■ WHAT YOU WILL DO
The lines from the one holding "common name: domestic cow" to the end of the records below, exactly as written, are the only thing to return.

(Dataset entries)
□ □ □ □ □ □ □

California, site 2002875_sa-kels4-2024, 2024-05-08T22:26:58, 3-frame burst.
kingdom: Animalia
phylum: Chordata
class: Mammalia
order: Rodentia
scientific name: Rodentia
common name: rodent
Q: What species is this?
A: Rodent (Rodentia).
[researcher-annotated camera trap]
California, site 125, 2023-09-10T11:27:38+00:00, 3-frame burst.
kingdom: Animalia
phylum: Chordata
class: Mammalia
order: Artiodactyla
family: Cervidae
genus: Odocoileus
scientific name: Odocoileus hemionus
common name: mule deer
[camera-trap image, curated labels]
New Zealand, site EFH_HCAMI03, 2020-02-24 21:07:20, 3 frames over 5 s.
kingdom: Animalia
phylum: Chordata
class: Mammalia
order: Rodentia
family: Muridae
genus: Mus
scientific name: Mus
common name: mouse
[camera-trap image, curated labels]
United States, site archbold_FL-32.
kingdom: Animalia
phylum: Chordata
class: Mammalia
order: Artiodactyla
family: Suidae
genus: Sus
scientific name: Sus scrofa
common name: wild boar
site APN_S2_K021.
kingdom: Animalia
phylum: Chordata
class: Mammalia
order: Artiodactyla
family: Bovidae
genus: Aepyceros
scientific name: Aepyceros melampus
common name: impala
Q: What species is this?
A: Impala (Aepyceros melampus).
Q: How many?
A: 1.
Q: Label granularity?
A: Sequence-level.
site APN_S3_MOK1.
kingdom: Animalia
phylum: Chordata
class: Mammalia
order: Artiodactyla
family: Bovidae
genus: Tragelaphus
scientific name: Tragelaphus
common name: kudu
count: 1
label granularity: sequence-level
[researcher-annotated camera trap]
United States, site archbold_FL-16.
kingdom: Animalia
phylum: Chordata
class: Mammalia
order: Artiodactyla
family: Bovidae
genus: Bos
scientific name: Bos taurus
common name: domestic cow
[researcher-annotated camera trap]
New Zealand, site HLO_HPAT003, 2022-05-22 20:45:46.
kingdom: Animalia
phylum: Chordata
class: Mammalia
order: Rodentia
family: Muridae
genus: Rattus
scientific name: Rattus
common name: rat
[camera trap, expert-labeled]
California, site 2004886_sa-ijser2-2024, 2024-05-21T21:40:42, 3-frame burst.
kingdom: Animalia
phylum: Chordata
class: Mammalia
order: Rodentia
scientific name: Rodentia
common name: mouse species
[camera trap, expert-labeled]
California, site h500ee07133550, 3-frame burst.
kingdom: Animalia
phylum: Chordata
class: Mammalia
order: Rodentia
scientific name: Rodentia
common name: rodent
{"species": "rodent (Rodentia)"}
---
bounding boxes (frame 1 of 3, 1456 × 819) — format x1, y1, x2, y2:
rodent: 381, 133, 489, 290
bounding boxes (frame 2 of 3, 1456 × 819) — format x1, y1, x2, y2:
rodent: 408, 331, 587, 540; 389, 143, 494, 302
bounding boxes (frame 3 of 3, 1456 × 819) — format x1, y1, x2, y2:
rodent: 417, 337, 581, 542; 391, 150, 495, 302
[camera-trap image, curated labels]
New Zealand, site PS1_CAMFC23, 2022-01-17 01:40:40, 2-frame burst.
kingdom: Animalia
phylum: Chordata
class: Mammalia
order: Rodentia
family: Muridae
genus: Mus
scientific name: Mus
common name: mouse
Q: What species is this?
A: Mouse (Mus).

□ □ □ □ □ □ □

■ SOLUTION BELOW
common name: domestic cow
[researcher-annotated camera trap]
New Zealand, site HLO_HPAT003, 2022-05-22 20:45:46.
kingdom: Animalia
phylum: Chordata
class: Mammalia
order: Rodentia
family: Muridae
genus: Rattus
scientific name: Rattus
common name: rat
[camera trap, expert-labeled]
California, site 2004886_sa-ijser2-2024, 2024-05-21T21:40:42, 3-frame burst.
kingdom: Animalia
phylum: Chordata
class: Mammalia
order: Rodentia
scientific name: Rodentia
common name: mouse species
[camera trap, expert-labeled]
California, site h500ee07133550, 3-frame burst.
kingdom: Animalia
phylum: Chordata
class: Mammalia
order: Rodentia
scientific name: Rodentia
common name: rodent
{"species": "rodent (Rodentia)"}
---
bounding boxes (frame 1 of 3, 1456 × 819) — format x1, y1, x2, y2:
rodent: 381, 133, 489, 290
bounding boxes (frame 2 of 3, 1456 × 819) — format x1, y1, x2, y2:
rodent: 408, 331, 587, 540; 389, 143, 494, 302
bounding boxes (frame 3 of 3, 1456 × 819) — format x1, y1, x2, y2:
rodent: 417, 337, 581, 542; 391, 150, 495, 302
[camera-trap image, curated labels]
New Zealand, site PS1_CAMFC23, 2022-01-17 01:40:40, 2-frame burst.
kingdom: Animalia
phylum: Chordata
class: Mammalia
order: Rodentia
family: Muridae
genus: Mus
scientific name: Mus
common name: mouse
Q: What species is this?
A: Mouse (Mus).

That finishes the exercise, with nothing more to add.